▸ **DATA FOR THE TASK**
★ ★ ★ ★

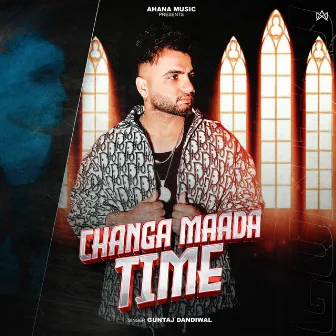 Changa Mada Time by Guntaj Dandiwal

★ ★ ★ ★

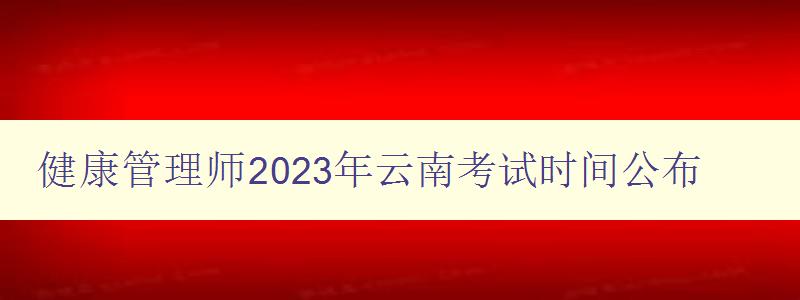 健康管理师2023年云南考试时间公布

★ ★ ★ ★

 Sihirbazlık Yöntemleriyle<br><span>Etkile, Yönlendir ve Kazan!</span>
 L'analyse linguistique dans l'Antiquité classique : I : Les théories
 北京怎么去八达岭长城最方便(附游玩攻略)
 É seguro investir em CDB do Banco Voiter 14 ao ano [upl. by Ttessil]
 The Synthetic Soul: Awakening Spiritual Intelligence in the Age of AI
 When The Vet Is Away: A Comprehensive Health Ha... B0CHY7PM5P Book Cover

★ ★ ★ ★

▸ **THE PROBLEM**
Repeat word for word the rows starting at the one containing "Sihirbazlık Yöntemleriyle<br><span>Etkile, Yönlendir" and ending at the one containing "When The Vet".

▸ **EXPECTED ANSWER**
 Sihirbazlık Yöntemleriyle<br><span>Etkile, Yönlendir ve Kazan!</span>
 L'analyse linguistique dans l'Antiquité classique : I : Les théories
 北京怎么去八达岭长城最方便(附游玩攻略)
 É seguro investir em CDB do Banco Voiter 14 ao ano [upl. by Ttessil]
 The Synthetic Soul: Awakening Spiritual Intelligence in the Age of AI
 When The Vet Is Away: A Comprehensive Health Ha... B0CHY7PM5P Book Cover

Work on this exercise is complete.